Just One Drop — The Science of Homeopathy

Share this post

For years, homeopathy has been unfairly maligned by the American Medical Association (AMA), FDA and mainstream medicine as a worthless placebo that lacks any scientific evidence of effectiveness.

If you listen to these aggressive mainstream critics, you would never know that homeopathy was originally a well-accepted medical practice taught in medical schools, which conferred degrees in the specialty. There were even homeopathic hospitals and the practice was supported by governments and influential leaders.
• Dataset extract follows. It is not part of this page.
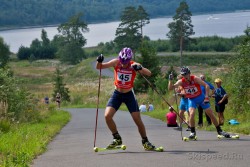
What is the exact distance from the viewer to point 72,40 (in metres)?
129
Homeopathy was developed by Dr. Samuel Hahnemann (1755-1843), a German physician to the royal family, who was appalled at the traditional medical practices of his day, such as bloodletting and the administration of mercury and arsenic that did more harm than good.

What began Hahnemann’s inquiries was learning that quinine — the bark of the cinchona tree — treated the effects of malaria by producing a condition similar to it, a principle known as the law of similars, or “like cures like.”1

The documentary “Just One Drop” reveals the medical history of homeopathy, its widespread, global usage, benefits to patients and its continued maligning by mainstream medicine.

Dawn of a New Idea

Hahnemann began as a traditional physician but left medicine in pursuit of a better way because of the harm he was seeing, according to “Just One Drop.” After learning about quinine’s actions on malaria, Hahnemann began experimenting with other substances and various dilutions to reduce their toxicities in remedies.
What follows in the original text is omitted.